### YOUR INSTRUCTIONS
Copy the records exactly, every one of them.

[DATA TO PROCESS Boundary: Start]

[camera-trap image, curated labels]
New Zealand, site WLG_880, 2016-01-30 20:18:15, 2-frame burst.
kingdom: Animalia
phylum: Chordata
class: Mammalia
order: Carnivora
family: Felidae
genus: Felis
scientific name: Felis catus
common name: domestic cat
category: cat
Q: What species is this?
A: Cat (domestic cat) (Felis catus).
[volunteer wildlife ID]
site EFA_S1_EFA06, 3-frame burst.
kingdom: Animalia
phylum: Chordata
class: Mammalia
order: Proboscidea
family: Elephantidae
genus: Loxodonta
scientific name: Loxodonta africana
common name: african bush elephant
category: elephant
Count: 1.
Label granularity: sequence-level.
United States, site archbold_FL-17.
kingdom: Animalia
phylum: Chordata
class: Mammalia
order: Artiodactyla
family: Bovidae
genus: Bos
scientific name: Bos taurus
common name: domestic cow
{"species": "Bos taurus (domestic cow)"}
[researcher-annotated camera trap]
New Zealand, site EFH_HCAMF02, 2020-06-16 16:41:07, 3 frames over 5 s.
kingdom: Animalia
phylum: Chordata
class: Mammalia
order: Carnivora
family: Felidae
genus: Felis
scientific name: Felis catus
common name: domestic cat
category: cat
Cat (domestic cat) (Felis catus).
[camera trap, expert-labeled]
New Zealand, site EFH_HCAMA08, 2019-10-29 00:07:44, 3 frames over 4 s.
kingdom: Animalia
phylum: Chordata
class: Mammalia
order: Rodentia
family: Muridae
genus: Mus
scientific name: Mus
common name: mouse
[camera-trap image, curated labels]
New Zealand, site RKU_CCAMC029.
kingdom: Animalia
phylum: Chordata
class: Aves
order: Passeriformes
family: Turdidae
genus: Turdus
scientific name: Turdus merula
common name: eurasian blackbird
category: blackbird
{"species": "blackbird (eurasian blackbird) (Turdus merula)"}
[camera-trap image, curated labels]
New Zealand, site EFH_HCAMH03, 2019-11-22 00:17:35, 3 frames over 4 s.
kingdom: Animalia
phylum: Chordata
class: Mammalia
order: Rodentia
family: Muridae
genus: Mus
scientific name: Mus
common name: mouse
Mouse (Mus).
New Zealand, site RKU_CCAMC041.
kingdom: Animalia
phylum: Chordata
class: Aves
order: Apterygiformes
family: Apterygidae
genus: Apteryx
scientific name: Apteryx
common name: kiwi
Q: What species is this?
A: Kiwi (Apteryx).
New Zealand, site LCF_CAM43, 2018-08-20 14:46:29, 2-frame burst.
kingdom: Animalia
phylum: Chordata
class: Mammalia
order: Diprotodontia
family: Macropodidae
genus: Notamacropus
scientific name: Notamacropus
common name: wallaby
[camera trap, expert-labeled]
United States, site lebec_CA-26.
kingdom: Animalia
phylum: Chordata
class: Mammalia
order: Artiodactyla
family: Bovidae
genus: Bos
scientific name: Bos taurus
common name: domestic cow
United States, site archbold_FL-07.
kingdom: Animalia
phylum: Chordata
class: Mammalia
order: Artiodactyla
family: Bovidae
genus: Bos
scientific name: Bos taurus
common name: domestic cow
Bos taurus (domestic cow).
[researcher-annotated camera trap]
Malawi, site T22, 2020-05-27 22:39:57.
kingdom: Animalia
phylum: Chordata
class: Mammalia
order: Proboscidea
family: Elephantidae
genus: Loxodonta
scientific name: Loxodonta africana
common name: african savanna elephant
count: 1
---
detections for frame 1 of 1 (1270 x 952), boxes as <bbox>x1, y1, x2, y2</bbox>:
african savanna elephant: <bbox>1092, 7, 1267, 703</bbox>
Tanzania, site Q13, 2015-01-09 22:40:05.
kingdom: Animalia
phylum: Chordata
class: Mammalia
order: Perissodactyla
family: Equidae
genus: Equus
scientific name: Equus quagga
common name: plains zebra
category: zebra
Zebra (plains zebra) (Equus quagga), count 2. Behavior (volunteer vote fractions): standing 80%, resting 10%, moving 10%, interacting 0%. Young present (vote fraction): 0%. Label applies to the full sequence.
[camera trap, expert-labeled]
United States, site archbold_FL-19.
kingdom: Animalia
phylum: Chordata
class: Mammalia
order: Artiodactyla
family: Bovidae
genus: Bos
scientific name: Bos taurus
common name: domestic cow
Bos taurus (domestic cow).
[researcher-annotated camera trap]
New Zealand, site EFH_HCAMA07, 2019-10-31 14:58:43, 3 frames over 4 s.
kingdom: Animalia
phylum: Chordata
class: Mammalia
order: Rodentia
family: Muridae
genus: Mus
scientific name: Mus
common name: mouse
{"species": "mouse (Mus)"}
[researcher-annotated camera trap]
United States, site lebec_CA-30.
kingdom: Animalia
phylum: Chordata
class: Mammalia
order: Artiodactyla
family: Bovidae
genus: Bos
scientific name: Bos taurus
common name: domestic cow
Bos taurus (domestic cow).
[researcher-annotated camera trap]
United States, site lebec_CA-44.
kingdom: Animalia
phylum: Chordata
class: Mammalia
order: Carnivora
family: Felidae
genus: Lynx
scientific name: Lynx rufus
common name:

[DATA TO PROCESS Boundary: End]

### RESULT
[camera-trap image, curated labels]
New Zealand, site WLG_880, 2016-01-30 20:18:15, 2-frame burst.
kingdom: Animalia
phylum: Chordata
class: Mammalia
order: Carnivora
family: Felidae
genus: Felis
scientific name: Felis catus
common name: domestic cat
category: cat
Q: What species is this?
A: Cat (domestic cat) (Felis catus).
[volunteer wildlife ID]
site EFA_S1_EFA06, 3-frame burst.
kingdom: Animalia
phylum: Chordata
class: Mammalia
order: Proboscidea
family: Elephantidae
genus: Loxodonta
scientific name: Loxodonta africana
common name: african bush elephant
category: elephant
Count: 1.
Label granularity: sequence-level.
United States, site archbold_FL-17.
kingdom: Animalia
phylum: Chordata
class: Mammalia
order: Artiodactyla
family: Bovidae
genus: Bos
scientific name: Bos taurus
common name: domestic cow
{"species": "Bos taurus (domestic cow)"}
[researcher-annotated camera trap]
New Zealand, site EFH_HCAMF02, 2020-06-16 16:41:07, 3 frames over 5 s.
kingdom: Animalia
phylum: Chordata
class: Mammalia
order: Carnivora
family: Felidae
genus: Felis
scientific name: Felis catus
common name: domestic cat
category: cat
Cat (domestic cat) (Felis catus).
[camera trap, expert-labeled]
New Zealand, site EFH_HCAMA08, 2019-10-29 00:07:44, 3 frames over 4 s.
kingdom: Animalia
phylum: Chordata
class: Mammalia
order: Rodentia
family: Muridae
genus: Mus
scientific name: Mus
common name: mouse
[camera-trap image, curated labels]
New Zealand, site RKU_CCAMC029.
kingdom: Animalia
phylum: Chordata
class: Aves
order: Passeriformes
family: Turdidae
genus: Turdus
scientific name: Turdus merula
common name: eurasian blackbird
category: blackbird
{"species": "blackbird (eurasian blackbird) (Turdus merula)"}
[camera-trap image, curated labels]
New Zealand, site EFH_HCAMH03, 2019-11-22 00:17:35, 3 frames over 4 s.
kingdom: Animalia
phylum: Chordata
class: Mammalia
order: Rodentia
family: Muridae
genus: Mus
scientific name: Mus
common name: mouse
Mouse (Mus).
New Zealand, site RKU_CCAMC041.
kingdom: Animalia
phylum: Chordata
class: Aves
order: Apterygiformes
family: Apterygidae
genus: Apteryx
scientific name: Apteryx
common name: kiwi
Q: What species is this?
A: Kiwi (Apteryx).
New Zealand, site LCF_CAM43, 2018-08-20 14:46:29, 2-frame burst.
kingdom: Animalia
phylum: Chordata
class: Mammalia
order: Diprotodontia
family: Macropodidae
genus: Notamacropus
scientific name: Notamacropus
common name: wallaby
[camera trap, expert-labeled]
United States, site lebec_CA-26.
kingdom: Animalia
phylum: Chordata
class: Mammalia
order: Artiodactyla
family: Bovidae
genus: Bos
scientific name: Bos taurus
common name: domestic cow
United States, site archbold_FL-07.
kingdom: Animalia
phylum: Chordata
class: Mammalia
order: Artiodactyla
family: Bovidae
genus: Bos
scientific name: Bos taurus
common name: domestic cow
Bos taurus (domestic cow).
[researcher-annotated camera trap]
Malawi, site T22, 2020-05-27 22:39:57.
kingdom: Animalia
phylum: Chordata
class: Mammalia
order: Proboscidea
family: Elephantidae
genus: Loxodonta
scientific name: Loxodonta africana
common name: african savanna elephant
count: 1
---
detections for frame 1 of 1 (1270 x 952), boxes as <bbox>x1, y1, x2, y2</bbox>:
african savanna elephant: <bbox>1092, 7, 1267, 703</bbox>
Tanzania, site Q13, 2015-01-09 22:40:05.
kingdom: Animalia
phylum: Chordata
class: Mammalia
order: Perissodactyla
family: Equidae
genus: Equus
scientific name: Equus quagga
common name: plains zebra
category: zebra
Zebra (plains zebra) (Equus quagga), count 2. Behavior (volunteer vote fractions): standing 80%, resting 10%, moving 10%, interacting 0%. Young present (vote fraction): 0%. Label applies to the full sequence.
[camera trap, expert-labeled]
United States, site archbold_FL-19.
kingdom: Animalia
phylum: Chordata
class: Mammalia
order: Artiodactyla
family: Bovidae
genus: Bos
scientific name: Bos taurus
common name: domestic cow
Bos taurus (domestic cow).
[researcher-annotated camera trap]
New Zealand, site EFH_HCAMA07, 2019-10-31 14:58:43, 3 frames over 4 s.
kingdom: Animalia
phylum: Chordata
class: Mammalia
order: Rodentia
family: Muridae
genus: Mus
scientific name: Mus
common name: mouse
{"species": "mouse (Mus)"}
[researcher-annotated camera trap]
United States, site lebec_CA-30.
kingdom: Animalia
phylum: Chordata
class: Mammalia
order: Artiodactyla
family: Bovidae
genus: Bos
scientific name: Bos taurus
common name: domestic cow
Bos taurus (domestic cow).
[researcher-annotated camera trap]
United States, site lebec_CA-44.
kingdom: Animalia
phylum: Chordata
class: Mammalia
order: Carnivora
family: Felidae
genus: Lynx
scientific name: Lynx rufus
common name:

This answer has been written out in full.